CISQ has tackled several of those more specific aspects of what indeed we mean by quality. So, there’s the general definition and the organizational-specific definition. There should be a project-specific definition for each project so we can determine priorities amongst the different aspects of quality and then there’s the industry standard, like ISO 25000. We have definitions of what this concept of software quality should be, and we need to pay attention to those.

Pete Pizzutillo: We started the conversation asking the question ‘Will our software bankrupt us?” and through your journey and research it’s apparent that it is bankrupting us.  And your counsel to business owners is to start asking the questions because each company’s different, so ask is our software bankrupting our company? It’s a significant first step, and I think you’re laying out  a path, stop arguing over the definition of good and safe and sound, adopt a standard, pick it. There are a lot of smart guys working on that same problem. Start measuring software and software quality to understand where you are and then get better. These  are good recommendations for business leaders that you laid out there.

Herb Krasner: Absolutely and there are organizations again, like CISQ, who are developing standard measures and tools to do those measurements, so we don’t have to burden the organization with a lot of data collection if we don’t need to, if there are specific metrics and tools that are going to be available.

Pete Pizzutillo: So, what’s the next step for your journey? I mean, you’ve been going on for a while, different things. Is there a follow-up or a deeper dive, do you see any aspect of this research coming up?

Herb Krasner: Well I would love for there to be a follow on.
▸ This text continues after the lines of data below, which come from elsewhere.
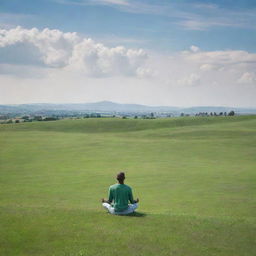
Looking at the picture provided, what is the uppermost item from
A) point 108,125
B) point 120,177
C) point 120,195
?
point 120,177

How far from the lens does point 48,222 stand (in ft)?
53.2

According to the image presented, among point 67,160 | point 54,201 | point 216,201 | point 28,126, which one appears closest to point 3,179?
point 54,201

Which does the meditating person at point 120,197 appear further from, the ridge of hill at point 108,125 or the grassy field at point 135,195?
the ridge of hill at point 108,125

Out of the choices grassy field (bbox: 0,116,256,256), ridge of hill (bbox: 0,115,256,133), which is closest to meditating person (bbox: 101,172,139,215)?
grassy field (bbox: 0,116,256,256)

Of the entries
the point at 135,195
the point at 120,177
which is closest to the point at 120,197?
the point at 120,177

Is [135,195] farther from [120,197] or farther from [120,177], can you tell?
[120,177]

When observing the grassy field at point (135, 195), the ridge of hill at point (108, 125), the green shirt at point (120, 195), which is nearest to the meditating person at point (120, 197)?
the green shirt at point (120, 195)

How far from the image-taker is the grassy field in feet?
46.2

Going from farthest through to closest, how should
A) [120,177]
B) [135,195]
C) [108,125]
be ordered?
[108,125], [135,195], [120,177]

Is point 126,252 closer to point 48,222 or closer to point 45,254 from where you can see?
point 45,254

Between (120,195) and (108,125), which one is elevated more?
(120,195)

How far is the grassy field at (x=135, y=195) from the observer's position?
1409cm

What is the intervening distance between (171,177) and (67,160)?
19088mm

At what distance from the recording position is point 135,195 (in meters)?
28.5
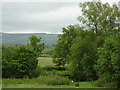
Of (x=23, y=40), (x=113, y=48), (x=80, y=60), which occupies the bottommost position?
(x=80, y=60)

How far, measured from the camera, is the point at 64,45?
19.0m

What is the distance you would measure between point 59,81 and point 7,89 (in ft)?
10.5

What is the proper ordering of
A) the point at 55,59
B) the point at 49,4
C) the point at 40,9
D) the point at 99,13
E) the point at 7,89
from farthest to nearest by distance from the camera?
the point at 55,59, the point at 99,13, the point at 40,9, the point at 49,4, the point at 7,89

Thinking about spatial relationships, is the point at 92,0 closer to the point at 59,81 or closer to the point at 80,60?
the point at 80,60

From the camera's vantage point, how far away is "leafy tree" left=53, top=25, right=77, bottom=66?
18938 mm

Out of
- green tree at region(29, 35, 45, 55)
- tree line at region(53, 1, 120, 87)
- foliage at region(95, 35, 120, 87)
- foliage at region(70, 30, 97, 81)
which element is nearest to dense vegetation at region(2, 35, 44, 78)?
foliage at region(70, 30, 97, 81)

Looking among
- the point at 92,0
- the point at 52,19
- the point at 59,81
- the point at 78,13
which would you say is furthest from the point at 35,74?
the point at 92,0

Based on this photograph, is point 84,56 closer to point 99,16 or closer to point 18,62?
point 99,16

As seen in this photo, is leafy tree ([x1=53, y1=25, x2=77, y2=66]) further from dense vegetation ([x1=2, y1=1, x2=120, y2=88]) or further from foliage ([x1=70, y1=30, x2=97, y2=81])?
foliage ([x1=70, y1=30, x2=97, y2=81])

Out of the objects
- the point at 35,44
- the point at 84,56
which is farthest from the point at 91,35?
the point at 35,44

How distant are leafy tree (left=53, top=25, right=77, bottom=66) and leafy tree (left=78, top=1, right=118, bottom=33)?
5552 mm

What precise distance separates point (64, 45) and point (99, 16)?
7700 mm

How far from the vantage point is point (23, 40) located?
18.8 m

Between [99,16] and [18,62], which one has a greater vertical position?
[99,16]
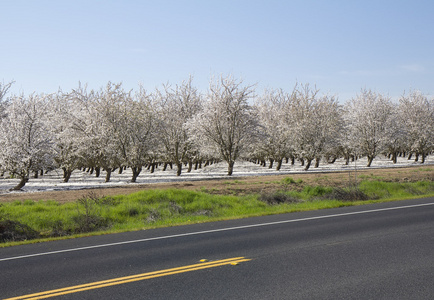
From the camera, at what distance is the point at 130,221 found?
13.4 metres

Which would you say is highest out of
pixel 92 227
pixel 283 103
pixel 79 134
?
pixel 283 103

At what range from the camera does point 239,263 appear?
270 inches

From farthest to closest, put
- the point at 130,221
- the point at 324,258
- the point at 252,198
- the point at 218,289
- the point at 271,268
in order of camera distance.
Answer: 1. the point at 252,198
2. the point at 130,221
3. the point at 324,258
4. the point at 271,268
5. the point at 218,289

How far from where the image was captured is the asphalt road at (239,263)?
545 cm

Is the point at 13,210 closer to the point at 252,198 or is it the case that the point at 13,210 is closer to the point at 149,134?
the point at 252,198

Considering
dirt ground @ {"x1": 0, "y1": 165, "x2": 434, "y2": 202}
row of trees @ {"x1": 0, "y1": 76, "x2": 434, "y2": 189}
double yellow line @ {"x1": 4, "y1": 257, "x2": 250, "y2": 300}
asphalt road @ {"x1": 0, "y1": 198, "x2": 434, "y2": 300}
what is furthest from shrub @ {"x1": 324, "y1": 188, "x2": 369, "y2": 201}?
row of trees @ {"x1": 0, "y1": 76, "x2": 434, "y2": 189}

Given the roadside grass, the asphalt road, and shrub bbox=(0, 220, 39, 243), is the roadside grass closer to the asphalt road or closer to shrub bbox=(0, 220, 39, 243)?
shrub bbox=(0, 220, 39, 243)

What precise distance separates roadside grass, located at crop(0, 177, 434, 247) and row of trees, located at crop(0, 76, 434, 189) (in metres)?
15.5

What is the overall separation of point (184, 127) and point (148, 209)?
26013 millimetres

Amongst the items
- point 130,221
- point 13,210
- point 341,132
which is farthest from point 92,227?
point 341,132

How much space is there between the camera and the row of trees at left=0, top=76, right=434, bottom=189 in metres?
30.0

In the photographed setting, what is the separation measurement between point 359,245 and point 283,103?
49.5m

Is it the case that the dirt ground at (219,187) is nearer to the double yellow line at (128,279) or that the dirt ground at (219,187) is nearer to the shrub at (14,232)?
the shrub at (14,232)

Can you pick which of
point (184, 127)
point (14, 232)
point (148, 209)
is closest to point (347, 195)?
point (148, 209)
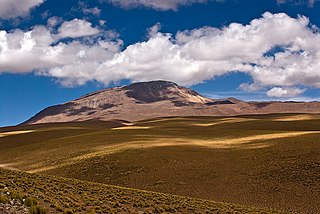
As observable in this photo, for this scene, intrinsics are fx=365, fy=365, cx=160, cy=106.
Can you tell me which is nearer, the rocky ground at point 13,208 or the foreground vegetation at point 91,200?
the rocky ground at point 13,208

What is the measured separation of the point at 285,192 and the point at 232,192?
4385 mm

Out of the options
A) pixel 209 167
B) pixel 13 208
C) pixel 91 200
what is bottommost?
pixel 209 167

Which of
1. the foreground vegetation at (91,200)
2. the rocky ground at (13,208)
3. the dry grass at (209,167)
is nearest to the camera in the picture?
the rocky ground at (13,208)

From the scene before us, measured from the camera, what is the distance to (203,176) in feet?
117

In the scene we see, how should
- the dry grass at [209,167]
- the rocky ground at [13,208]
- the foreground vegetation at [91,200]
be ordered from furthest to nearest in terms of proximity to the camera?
the dry grass at [209,167], the foreground vegetation at [91,200], the rocky ground at [13,208]

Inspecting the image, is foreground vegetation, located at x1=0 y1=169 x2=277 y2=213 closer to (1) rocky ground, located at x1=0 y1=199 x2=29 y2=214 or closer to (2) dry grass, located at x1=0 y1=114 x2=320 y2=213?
(1) rocky ground, located at x1=0 y1=199 x2=29 y2=214

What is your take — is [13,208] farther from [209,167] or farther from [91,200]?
[209,167]

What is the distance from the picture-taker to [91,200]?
2023 cm

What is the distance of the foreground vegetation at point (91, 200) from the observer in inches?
697

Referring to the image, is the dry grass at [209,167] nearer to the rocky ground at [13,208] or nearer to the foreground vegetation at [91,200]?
the foreground vegetation at [91,200]

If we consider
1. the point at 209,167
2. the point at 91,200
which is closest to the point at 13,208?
the point at 91,200

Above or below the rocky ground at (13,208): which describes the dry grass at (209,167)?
below

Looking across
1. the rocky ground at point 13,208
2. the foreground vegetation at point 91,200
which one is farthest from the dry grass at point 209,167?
the rocky ground at point 13,208

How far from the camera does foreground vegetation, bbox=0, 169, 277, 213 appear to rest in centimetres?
1770
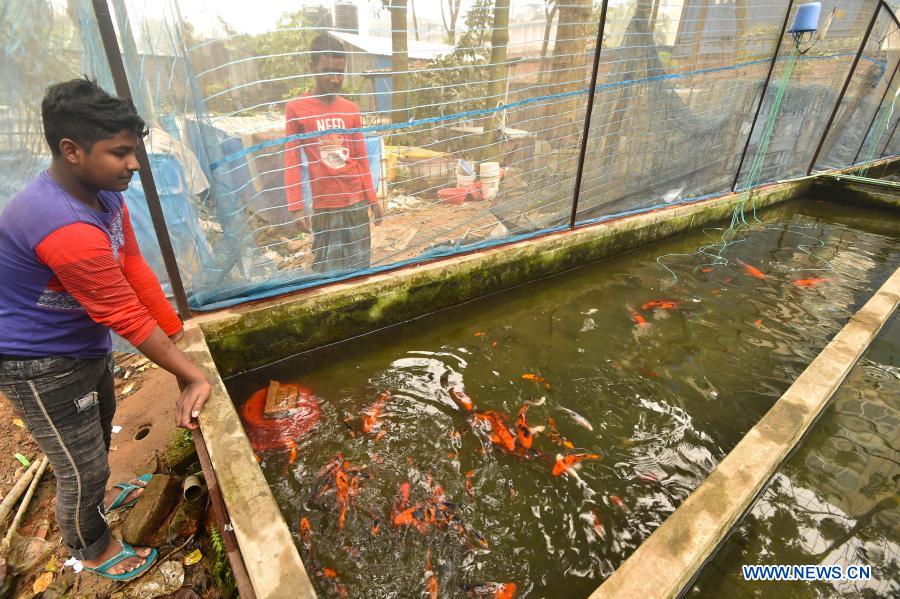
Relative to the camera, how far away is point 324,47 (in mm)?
2914

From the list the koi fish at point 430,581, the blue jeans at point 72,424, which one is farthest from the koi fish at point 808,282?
the blue jeans at point 72,424

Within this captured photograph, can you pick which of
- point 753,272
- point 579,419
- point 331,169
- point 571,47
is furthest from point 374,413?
point 753,272

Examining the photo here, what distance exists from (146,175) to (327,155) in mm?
1129

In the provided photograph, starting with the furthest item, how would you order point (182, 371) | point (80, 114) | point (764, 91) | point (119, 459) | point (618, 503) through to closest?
1. point (764, 91)
2. point (119, 459)
3. point (618, 503)
4. point (182, 371)
5. point (80, 114)

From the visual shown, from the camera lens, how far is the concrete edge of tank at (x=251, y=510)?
1.46m

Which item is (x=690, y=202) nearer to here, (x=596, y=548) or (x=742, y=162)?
(x=742, y=162)

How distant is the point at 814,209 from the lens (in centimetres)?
742

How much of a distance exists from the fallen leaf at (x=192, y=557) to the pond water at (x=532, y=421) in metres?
0.41

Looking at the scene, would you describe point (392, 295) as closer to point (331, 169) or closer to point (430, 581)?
point (331, 169)

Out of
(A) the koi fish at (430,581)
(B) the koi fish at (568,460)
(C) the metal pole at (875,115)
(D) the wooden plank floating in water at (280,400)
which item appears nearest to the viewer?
(A) the koi fish at (430,581)

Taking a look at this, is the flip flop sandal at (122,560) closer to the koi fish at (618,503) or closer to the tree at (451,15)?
the koi fish at (618,503)

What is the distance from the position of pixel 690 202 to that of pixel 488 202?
3.42m

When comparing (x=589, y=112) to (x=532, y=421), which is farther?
(x=589, y=112)

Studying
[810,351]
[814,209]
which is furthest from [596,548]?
[814,209]
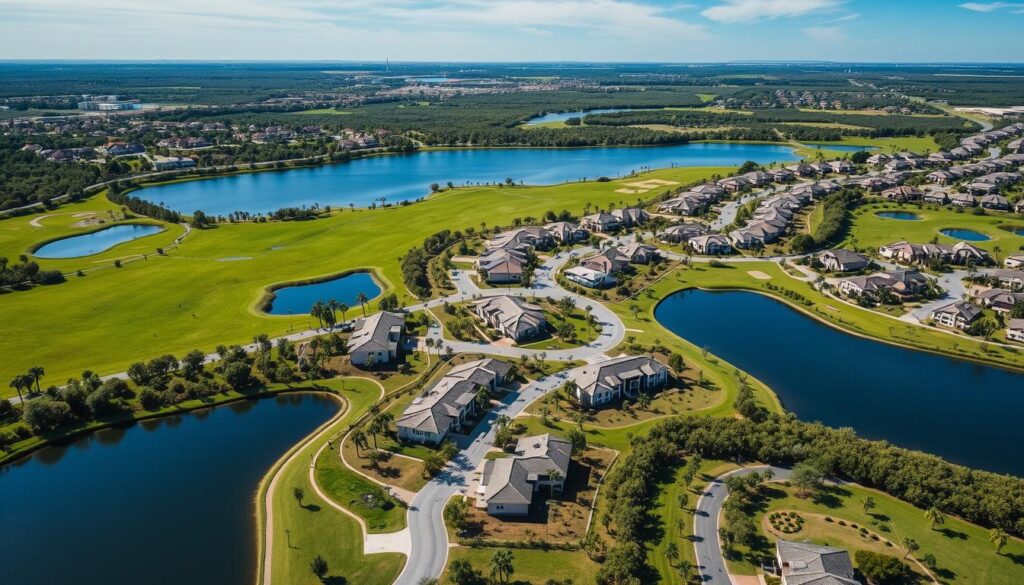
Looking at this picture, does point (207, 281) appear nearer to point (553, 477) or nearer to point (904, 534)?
point (553, 477)

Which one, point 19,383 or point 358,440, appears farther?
point 19,383

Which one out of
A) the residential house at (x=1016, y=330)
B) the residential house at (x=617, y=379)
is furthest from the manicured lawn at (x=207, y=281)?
the residential house at (x=1016, y=330)

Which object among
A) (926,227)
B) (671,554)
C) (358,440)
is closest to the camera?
(671,554)

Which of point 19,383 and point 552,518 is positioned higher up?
point 19,383

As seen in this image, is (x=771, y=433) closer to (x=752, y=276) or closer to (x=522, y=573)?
(x=522, y=573)

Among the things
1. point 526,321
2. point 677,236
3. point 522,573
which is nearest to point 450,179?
point 677,236

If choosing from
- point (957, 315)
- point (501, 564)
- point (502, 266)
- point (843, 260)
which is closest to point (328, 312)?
point (502, 266)

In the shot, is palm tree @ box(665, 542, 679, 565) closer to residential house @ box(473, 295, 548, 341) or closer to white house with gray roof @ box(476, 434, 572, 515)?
white house with gray roof @ box(476, 434, 572, 515)

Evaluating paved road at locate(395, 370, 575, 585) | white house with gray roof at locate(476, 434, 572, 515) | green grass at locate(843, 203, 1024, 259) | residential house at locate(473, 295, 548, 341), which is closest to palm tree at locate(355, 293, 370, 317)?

I haven’t talked to anybody about that, but I could foresee doing another version of this report, maybe yearly or a bi-yearly basis. I think it … I guess what I’m waiting for, is to see what kind of reaction that I’m going get from this report.

It’s published on the CISQ webpage, and there were a lot of downloads, a lot of people that have read it, but I haven’t seen much in the way of feedback, to be honest with you. I welcome input from your audience to give me some idea of whether it’s worth pursuing this regularly.  If it’s worth creating more in-depth studies to tease these out and try to come up with not only some idea of exactly what the amount is, but is it growing or shrinking, what’s the trajectory for the future? Again, back to your question of is this software going to bankrupt us eventually? Well, it’s certainly making us vulnerable, that I can tell you.

Herb Krasner: I’d love somebody to, if they tell me I’m crazy, to give me something else to look at, that will refute these huge numbers that I’m coming up with.

Jeff Fraleigh: Thank you Herb. Everything that you’ve done is terrific, the numbers are mind-boggling and frightening and scary. But people and companies need to know, and we’re happy to be a small part of getting this information out to more people, and I do encourage and hope that some people give you feedback. But this has been great, thank you so much for your time today. This has been great.

Herb Krasner: It’s been my pleasure, and hopefully if I pursue this more deeply and we go into the broader subject of legacy, you’ll bring me back for another session.